#### Exercise brief:
Will you transcribe all the entries word for word, skipping the pictures they hold?

Captioned web images:

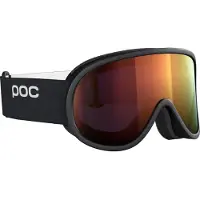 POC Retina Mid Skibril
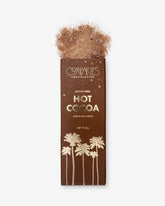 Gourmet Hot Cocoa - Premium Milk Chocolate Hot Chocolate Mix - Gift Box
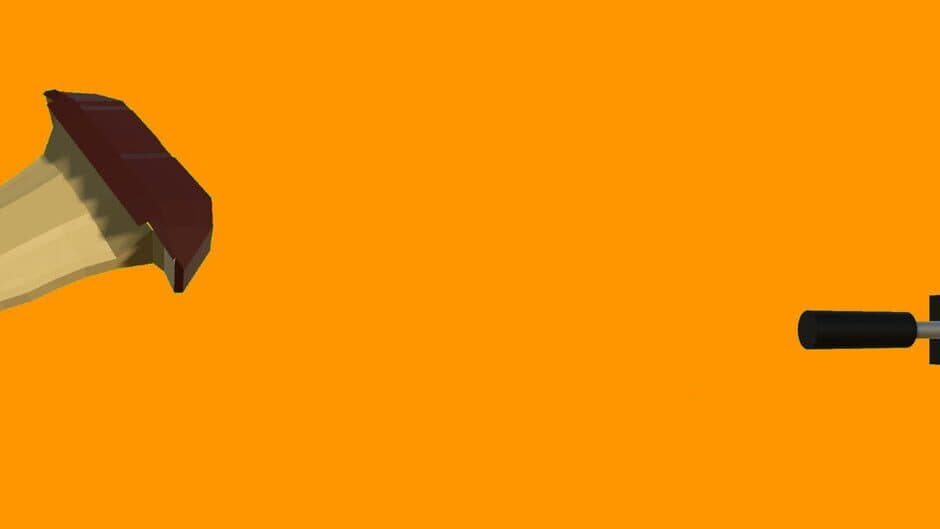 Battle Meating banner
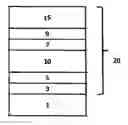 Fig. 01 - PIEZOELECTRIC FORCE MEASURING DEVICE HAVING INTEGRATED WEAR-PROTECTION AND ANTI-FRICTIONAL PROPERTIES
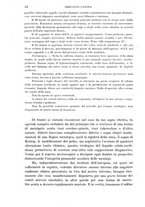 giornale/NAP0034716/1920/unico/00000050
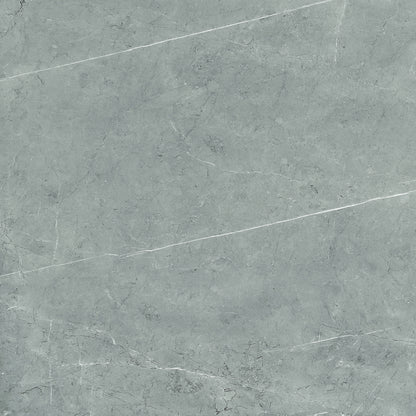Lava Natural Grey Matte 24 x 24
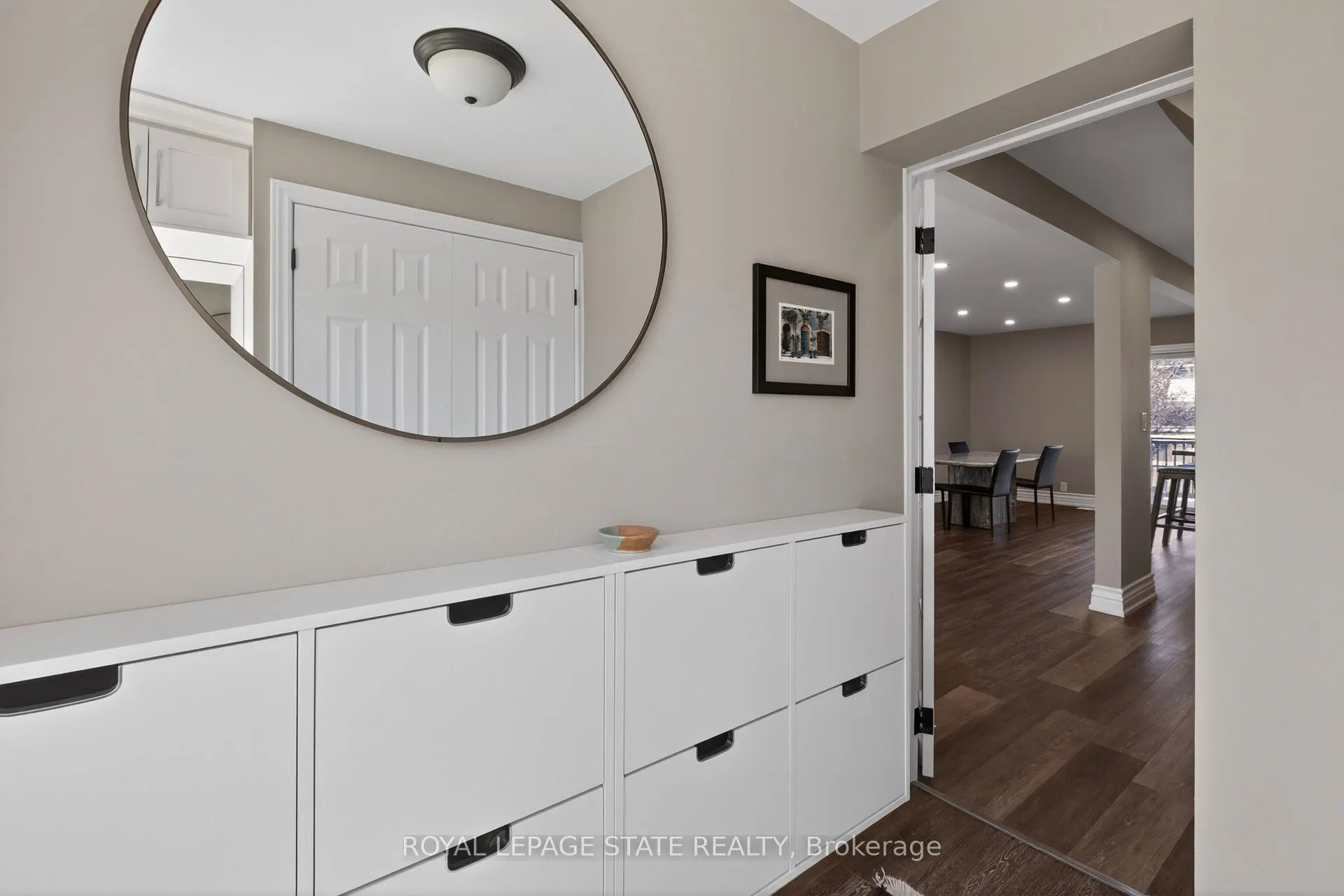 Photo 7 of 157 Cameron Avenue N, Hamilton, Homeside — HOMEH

#### Written response:
 POC Retina Mid Skibril
 Gourmet Hot Cocoa - Premium Milk Chocolate Hot Chocolate Mix - Gift Box
 Battle Meating banner
 Fig. 01 - PIEZOELECTRIC FORCE MEASURING DEVICE HAVING INTEGRATED WEAR-PROTECTION AND ANTI-FRICTIONAL PROPERTIES
 giornale/NAP0034716/1920/unico/00000050
Lava Natural Grey Matte 24 x 24
 Photo 7 of 157 Cameron Avenue N, Hamilton, Homeside — HOMEH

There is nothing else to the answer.